The results also indicate those farmers who perceived their soil fertility to be good have a 21% greater chance of being irrigators than those who felt that their soils are infertile. This result is expected, as irrigation comes at a cost such that only those farmers with good land quality expecting better yield would engage in irrigation farming. This is consistent with the results from Bacha et al. (2011) and Tesfaye et al. (2008).

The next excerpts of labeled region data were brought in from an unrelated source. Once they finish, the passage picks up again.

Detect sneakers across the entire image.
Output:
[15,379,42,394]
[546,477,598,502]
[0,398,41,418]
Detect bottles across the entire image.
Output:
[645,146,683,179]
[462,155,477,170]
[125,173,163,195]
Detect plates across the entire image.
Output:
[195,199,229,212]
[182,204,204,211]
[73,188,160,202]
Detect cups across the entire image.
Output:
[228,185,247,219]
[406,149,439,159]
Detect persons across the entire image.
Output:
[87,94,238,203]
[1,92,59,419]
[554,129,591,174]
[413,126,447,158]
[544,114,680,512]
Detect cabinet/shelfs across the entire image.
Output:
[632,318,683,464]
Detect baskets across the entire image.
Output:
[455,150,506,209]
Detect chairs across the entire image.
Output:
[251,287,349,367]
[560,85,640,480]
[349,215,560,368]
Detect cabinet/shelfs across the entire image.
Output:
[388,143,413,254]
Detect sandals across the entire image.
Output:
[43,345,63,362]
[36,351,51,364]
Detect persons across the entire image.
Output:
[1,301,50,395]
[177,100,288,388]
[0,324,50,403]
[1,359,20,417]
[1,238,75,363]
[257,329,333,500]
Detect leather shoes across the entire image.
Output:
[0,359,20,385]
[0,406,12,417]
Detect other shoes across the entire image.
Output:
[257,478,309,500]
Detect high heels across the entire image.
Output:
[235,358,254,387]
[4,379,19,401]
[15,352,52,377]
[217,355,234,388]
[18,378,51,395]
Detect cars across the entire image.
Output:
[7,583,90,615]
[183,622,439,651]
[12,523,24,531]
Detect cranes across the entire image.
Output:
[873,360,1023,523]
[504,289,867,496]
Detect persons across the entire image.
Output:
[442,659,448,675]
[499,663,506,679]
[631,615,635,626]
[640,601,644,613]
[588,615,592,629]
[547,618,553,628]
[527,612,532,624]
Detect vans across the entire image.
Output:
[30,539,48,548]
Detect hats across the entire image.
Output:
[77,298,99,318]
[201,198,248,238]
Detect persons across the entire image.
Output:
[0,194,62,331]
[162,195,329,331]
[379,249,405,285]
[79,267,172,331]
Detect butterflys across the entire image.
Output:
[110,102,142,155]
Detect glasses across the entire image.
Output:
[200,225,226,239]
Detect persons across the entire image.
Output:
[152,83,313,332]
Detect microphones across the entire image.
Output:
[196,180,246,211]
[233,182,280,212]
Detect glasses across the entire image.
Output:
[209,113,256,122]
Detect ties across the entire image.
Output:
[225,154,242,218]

Increasing household size was found to increase the probability of practicing irrigation farming. A unit increase in household size in adult equivalents results in an increase in the probability of irrigation participation by 7%. Increasing household size implies availability of cheap labour, hence the higher probability that the household will participate in irrigation farming. However, the relationship between household size and irrigation participation is not linear but inverted U-shaped, as shown by the negative coefficient of household size square. This implies that although increasing family size increases the likelihood of irrigation participation, after a certain family size this likelihood is reduced. Irrigation farming can only absorb a certain amount of labour, and increasing family size beyond that level reduces labour returns; hence bigger families tend to look for other opportunities that have higher returns for their labour.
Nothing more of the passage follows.